According to a recent market survey, AC Milan and the club's new jersey sponsor
are amongst the best known brands in this sector. Online Casino News, 4-24-06
England is not the only country trying to bring its laws up to date. All of
the countries in Europe are struggling to find ways to fit the reality of the
Internet and Internet gambling into their national legal and cultural structure.
So is the United States. As Congress debates Internet gambling one more time,
Internet companies push the envelope with advertising and sponsorship of real-world
events that mirror the virtual-world ones. Bodog decided flights to Las Vegas
were the perfect places to advertise online gambling. The airlines agreed, at
first; a week after agreeing to allow the advertising, the airlines withdrew
from the deal, citing government pressure.

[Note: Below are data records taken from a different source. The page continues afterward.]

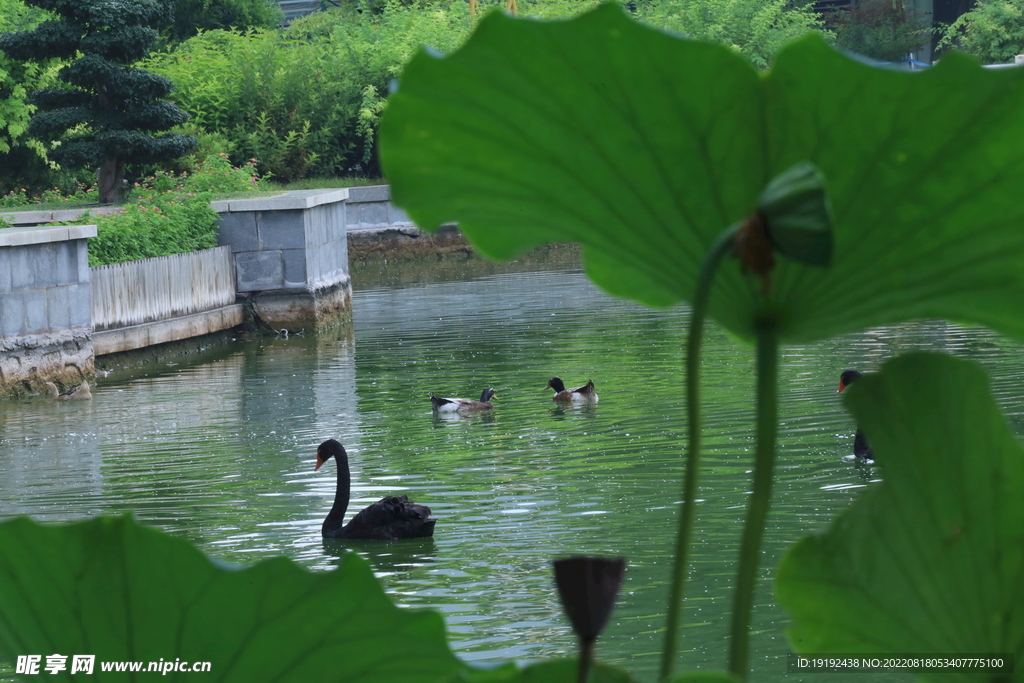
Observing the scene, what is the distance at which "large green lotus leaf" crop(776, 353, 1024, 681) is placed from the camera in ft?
2.87

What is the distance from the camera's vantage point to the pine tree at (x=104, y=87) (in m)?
23.0

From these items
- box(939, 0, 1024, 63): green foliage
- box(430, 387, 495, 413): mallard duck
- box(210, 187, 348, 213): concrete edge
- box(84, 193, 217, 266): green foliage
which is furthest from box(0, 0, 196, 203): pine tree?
box(939, 0, 1024, 63): green foliage

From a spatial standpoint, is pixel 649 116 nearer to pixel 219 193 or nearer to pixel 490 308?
pixel 490 308

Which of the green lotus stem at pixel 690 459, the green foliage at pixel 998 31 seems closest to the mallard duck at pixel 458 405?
the green lotus stem at pixel 690 459

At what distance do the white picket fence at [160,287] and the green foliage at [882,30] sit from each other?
84.7ft

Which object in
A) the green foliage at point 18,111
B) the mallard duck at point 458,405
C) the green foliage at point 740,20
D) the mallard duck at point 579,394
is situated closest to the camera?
the mallard duck at point 458,405

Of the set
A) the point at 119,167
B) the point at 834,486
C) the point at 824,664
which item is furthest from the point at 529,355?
the point at 824,664

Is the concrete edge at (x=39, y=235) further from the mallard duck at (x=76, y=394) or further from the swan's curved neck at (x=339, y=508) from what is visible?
the swan's curved neck at (x=339, y=508)

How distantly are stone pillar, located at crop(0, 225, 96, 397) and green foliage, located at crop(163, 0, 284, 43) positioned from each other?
24.8 meters

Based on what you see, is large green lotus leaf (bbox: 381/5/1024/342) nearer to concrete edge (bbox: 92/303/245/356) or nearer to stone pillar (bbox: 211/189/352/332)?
concrete edge (bbox: 92/303/245/356)

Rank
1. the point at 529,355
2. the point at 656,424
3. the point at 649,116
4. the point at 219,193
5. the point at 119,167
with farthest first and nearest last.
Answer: the point at 119,167 < the point at 219,193 < the point at 529,355 < the point at 656,424 < the point at 649,116

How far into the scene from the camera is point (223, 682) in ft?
2.86

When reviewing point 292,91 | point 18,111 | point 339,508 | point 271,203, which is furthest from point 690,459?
point 292,91

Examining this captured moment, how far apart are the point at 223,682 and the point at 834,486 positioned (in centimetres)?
830
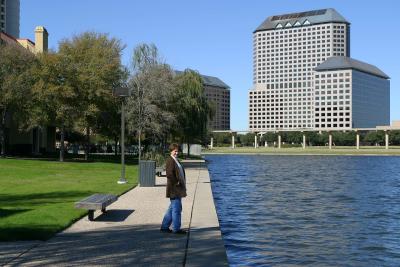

The expression "carrying coals to Newcastle" is losing some of
its resonance, as the coal-mining heritage of the English town of Newcastle
passes from common memory. So how about this as a replacement: "advertising
a gambling Web site in Las Vegas." That is what the Bodog Entertainment
Group, which operates gambling and gaming Web sites, is doing. The company
has signed a deal with InterAir Media, a media broker specializing in the
airline industry, to sponsor branded airplanes flying from Las Vegas McCarran
International Airport
The six planes are being wrapped with the Web address
for one Bodog Entertainment site, bodog.com, which offers online sports betting,
poker and casino games. Bodog Entertainment joins a lengthy list of marketers
that have sent campaigns aloft
The Bodog Entertainment deal is scheduled
to run three months and cost the company an estimated $500,000. It will also
include in-flight announcements
and brochures about the Web site will
be inserted into seat pockets. And when a tray table on an airplane is folded
down, "it looks like a blackjack table, with 'Bodog' on it," Mr.
Stoddard said. Stuart Elliott, New York Times, 4-24-06
The Internet reality is reality. The American Congress may outlaw it. The Italian
Parliament may outlaw it. The Chinese government may outlaw it. The people of
the world have legalized it. It may take another 40 years for all legislators
and bureaucrats to realize it, but the Internet and Internet gambling are here
to stay.
The American Gaming Association has decided not to support the ban against
Internet gambling and has instead endorsed a yearlong study. That is just a
tactic as the industry tries to do what legislators and bureaucrats must do
- update their database. The new reality requires new analysis. It is better
to find a reasonable way to regulate Internet gambling and protect those who
need to be protected than to pretend that it can be prohibited and stopped.